You sorta get the feeling that when people say “everybody should learn to code” in order to close that so-called “skills gap” that there’s an asterisk there: certain restrictions may apply.
Such was the case at the University of Massachusetts at Amherst that announced in February that it would “no longer admit Iranian national students to specific programs in the College of Engineering (i.e., Chemical Engineering, Electrical & Computer Engineering, Mechanical & Industrial Engineering) and in the College of Natural Sciences (i.e., Physics, Chemistry, Microbiology, and Polymer Science & Engineering).” (It later changed its mind, reversing the new policy.)
Also running afoul of preconceptions about who should code and who should “make,” 9th grader Ahmed Mohamed, who was handcuffed and interrogated by police after he brought a homemade clock to school. (Pro tip: “How to Make Your Own Homemade Clock That Isn't a Bomb.”)
Support for Mohamed was overwhelming. Even the POTUS weighed in. (For what it’s worth, I think it’s important that we call out the injustice of the school-to-prison pipeline as it affects all students, particularly students of color, not just those students who are science whizzes.)

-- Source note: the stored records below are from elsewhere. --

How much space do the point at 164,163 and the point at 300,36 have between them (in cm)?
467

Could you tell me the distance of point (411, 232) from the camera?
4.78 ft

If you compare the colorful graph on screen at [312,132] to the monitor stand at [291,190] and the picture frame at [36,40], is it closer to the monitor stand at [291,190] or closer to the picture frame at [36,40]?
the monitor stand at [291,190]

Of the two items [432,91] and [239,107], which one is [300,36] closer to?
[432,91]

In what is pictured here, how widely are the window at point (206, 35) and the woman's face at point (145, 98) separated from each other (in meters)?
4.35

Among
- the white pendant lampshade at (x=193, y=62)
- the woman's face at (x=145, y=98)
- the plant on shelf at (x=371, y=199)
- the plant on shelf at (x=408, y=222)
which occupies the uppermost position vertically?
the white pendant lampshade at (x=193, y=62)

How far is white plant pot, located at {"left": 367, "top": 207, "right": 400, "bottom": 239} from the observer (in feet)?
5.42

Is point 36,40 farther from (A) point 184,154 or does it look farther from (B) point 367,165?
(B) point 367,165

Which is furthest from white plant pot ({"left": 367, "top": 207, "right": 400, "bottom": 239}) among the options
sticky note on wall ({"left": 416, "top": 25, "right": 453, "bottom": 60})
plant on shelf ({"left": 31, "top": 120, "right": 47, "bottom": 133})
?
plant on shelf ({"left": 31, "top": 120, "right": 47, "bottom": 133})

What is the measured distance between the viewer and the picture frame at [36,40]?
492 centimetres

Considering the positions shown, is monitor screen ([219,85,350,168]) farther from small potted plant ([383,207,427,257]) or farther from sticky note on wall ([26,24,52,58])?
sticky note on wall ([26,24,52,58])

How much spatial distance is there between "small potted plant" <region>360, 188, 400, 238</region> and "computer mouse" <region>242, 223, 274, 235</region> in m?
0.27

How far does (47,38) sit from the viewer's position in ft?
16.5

LinkedIn and the Employability Narrative
In April, on the heels of the news that it had acquired Lynda.com for $1.5 billion, MindWires Consulting’s Michael Feldstein wrote that “LinkedIn is the most interesting company in ed tech.”
LinkedIn is the only organization I know of, public or private, that has the data to study long-term career outcomes of education in a broad and meaningful way. Nobody else comes close. Not even the government. Their data set is enormous, fairly comprehensive, and probably reasonably accurate. Which also means that they are increasingly in a position to recommend colleges, majors, and individual courses and competencies. An acquisition like Lynda.com gives them an ability to sell an add-on service – “People who are in your career track advanced faster when they took a course like this one, which is available to you for only X dollars” – but it also feeds their data set. Right now, schools are not reporting individual courses to the company, and it’s really too much to expect individuals to fill out comprehensive lists of courses that they took. The more that LinkedIn can capture that information automatically, the more the company can start searching for evidence that enables them to reliably make more fine-grained recommendations to job seekers (like which skills or competencies they should acquire) as well as to employers (like what kinds of credentials to look for in a job candidate). Will the data actually provide credible evidence to make such recommendations? I don’t know. But if it does, LinkedIn is really the only organization that’s in a position to find that evidence right now. This is the enormous implication of the Lynda.com acquisition that the press has mostly missed, and it’s also one reason of many why Pando Daily’s angle on the acquisition – “Did LinkedIn’s acquisition of Lynda just kill the ed tech space?” – is a laughable piece of link bait garbage.
LinkedIn may well be at the very center of the “employability narrative” trend, and the acquisition of Lynda.com certainly underscores the importance of “skills training” as ongoing professional development and, as Feldstein notes, as signalling. As such, LinkedIn is helping to push for a changing notion of credentialing as well. (More on that in the next post in this series.)
Oh and some fun trivia for Marco Rubio: LinkedIn co-founder Reid Hoffman has a master’s degree in philosophy.